Jeremy Strong tried a different, grimmer ending for his character on HBO’s hit TV show Succession, he revealed in a recent interview.
In the last shot of the series – which concluded its fourth and final season on Sunday night – a moribund Kendall Roy gazes over a river as his bodyguard Colin (Scott Nicholson) keeps watch behind him. The show then cuts to black.
But in one take on the set, Strong – who has become known for his method acting style – attempted to jump into the water.
“The water was calling to me,” he told Vanity Fair. “I tried to go into the water after we cut – I got up from that bench and went as fast as I could over the barrier and on to the pilings, and the actor playing Colin raced over.
“I didn’t know I was gonna do that, and he didn’t know, but he raced over and stopped me. I don’t know whether in that moment I felt that Kendall just wanted to die – I think he did – or if he wanted to be saved by essentially a proxy of his father.”
Strong has courted controversy for his acting style in the past. In 2021, the New Yorker published a profile that detailed his request to be sprayed with real teargas during a protest scene for the film The Trial of the Chicago 7.
“I think you have to go through whatever the ordeal is that the character has to go through,” Strong said in that interview, which became a flashpoint for online frenzy before high-profile colleagues including Jessica Chastain and Aaron Sorkin came to his defence.
On a recent episode of the pop culture podcast Las Culturistas, comedian Bowen Yang recounted a story where he was filming a different show next to the Succession set. Strong approached the crew of the neighbouring show to ask for the bathroom before it was revealed he was simply getting into character.
Strong’s method technique has been described as “annoying” by his Succession co-star Brian Cox, who plays Kendall’s father, the media mogul Logan Roy. In a 2022 interview on Late Night With Seth Meyers, Cox said, “[Jeremy] does get obsessed with the work. And I worry about what it does to him, because if you can’t separate yourself – because you’re dealing with all of this material every day. You can’t live in it.
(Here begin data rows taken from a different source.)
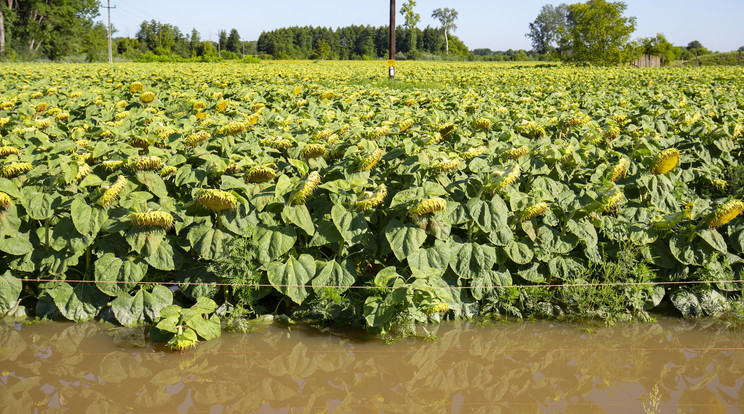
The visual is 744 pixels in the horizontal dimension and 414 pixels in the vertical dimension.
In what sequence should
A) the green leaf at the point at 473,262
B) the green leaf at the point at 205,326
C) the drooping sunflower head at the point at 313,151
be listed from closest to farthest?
the green leaf at the point at 205,326, the green leaf at the point at 473,262, the drooping sunflower head at the point at 313,151

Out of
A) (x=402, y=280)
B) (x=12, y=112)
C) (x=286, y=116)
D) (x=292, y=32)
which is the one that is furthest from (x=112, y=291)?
(x=292, y=32)

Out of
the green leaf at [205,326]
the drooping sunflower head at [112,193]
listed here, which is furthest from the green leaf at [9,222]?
the green leaf at [205,326]

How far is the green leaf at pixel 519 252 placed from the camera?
379 cm

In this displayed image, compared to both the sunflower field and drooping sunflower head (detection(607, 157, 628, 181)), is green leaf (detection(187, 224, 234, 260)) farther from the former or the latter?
drooping sunflower head (detection(607, 157, 628, 181))

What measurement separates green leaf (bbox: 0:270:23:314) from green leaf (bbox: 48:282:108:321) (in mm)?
217

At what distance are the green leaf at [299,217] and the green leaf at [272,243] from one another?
92mm

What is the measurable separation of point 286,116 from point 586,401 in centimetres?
450

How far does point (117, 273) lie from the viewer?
3.53m

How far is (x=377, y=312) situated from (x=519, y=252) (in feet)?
3.54

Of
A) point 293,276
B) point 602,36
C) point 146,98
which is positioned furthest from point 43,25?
point 293,276

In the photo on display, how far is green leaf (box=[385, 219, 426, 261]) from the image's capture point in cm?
353

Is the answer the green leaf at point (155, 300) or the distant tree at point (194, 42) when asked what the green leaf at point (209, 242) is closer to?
the green leaf at point (155, 300)

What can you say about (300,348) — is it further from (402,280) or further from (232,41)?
(232,41)

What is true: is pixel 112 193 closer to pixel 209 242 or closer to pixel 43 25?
pixel 209 242
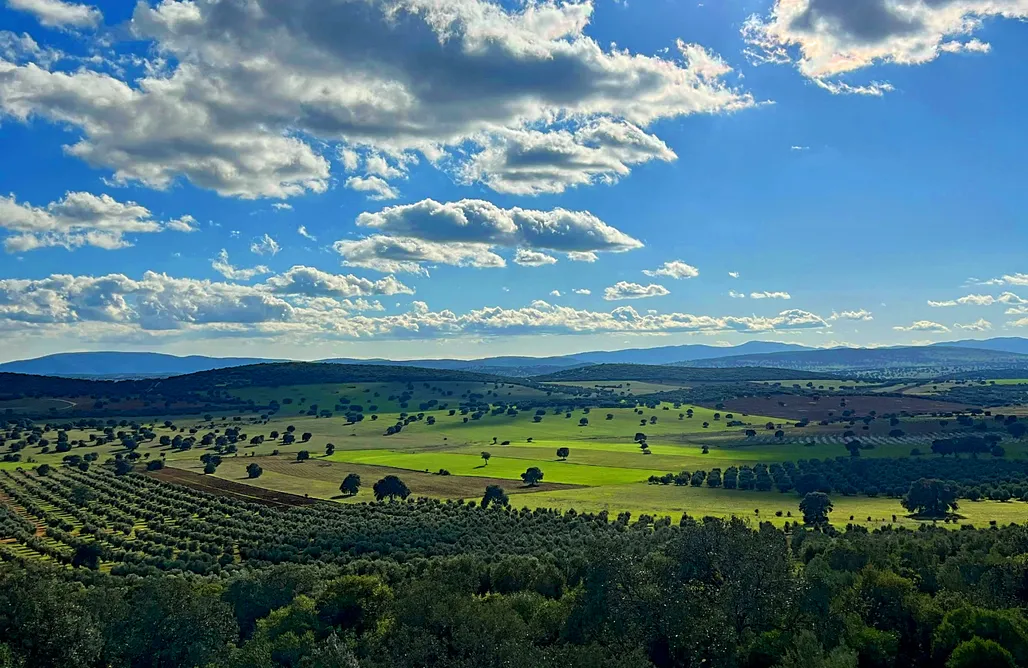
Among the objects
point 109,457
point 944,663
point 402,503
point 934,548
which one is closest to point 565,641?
point 944,663

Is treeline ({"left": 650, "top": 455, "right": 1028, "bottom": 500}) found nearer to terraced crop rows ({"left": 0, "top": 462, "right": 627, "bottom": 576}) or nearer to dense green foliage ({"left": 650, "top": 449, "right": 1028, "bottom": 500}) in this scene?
dense green foliage ({"left": 650, "top": 449, "right": 1028, "bottom": 500})

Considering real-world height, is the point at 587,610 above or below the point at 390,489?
above

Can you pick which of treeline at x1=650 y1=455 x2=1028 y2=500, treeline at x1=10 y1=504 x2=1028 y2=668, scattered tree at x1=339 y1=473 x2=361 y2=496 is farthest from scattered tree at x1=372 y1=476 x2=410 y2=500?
treeline at x1=10 y1=504 x2=1028 y2=668

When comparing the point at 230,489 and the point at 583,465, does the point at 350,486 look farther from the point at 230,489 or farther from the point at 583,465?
the point at 583,465

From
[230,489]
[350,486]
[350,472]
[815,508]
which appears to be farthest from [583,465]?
[230,489]

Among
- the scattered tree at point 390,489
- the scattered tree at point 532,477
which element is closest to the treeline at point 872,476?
the scattered tree at point 532,477
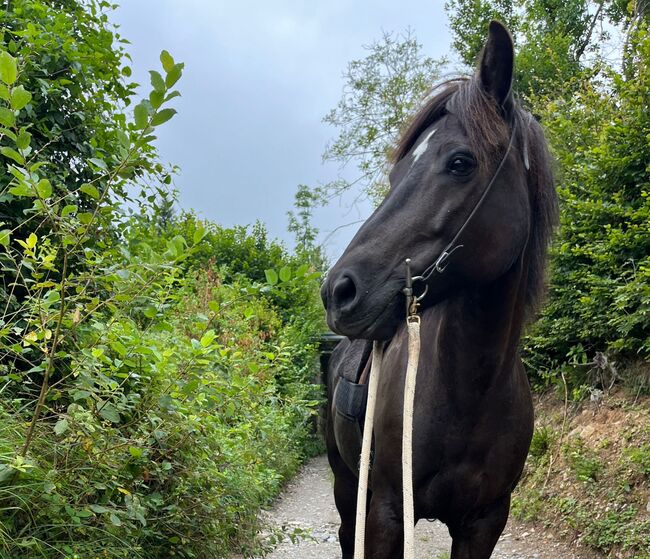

Eventually, you get worn out.
“But the result – what everyone says about Jeremy – the result is always extraordinary and excellent.”
Succession has become an awards juggernaut for HBO since its debut in 2018, with 13 Emmys under its belt, including two for Strong as lead actor.
The show tracks the feuds and fickle alliances of the billionaire Roy siblings, each of whom longs to take charge of their father’s media dynasty.
The series ends on a sour note for Kendall, who loses a board vote and control of the company.
“To me, what happens at the board vote is an extinction-level event for this character,” Strong told Vanity Fair. “There’s no coming back from that.”
The show’s last shot, he said, was a “much stronger ending philosophically” – compared with his impulsive take climbing over the railing – and left viewers with “a kind of ambivalence”.
“Kendall is trapped in this sort of silent scream,” he said.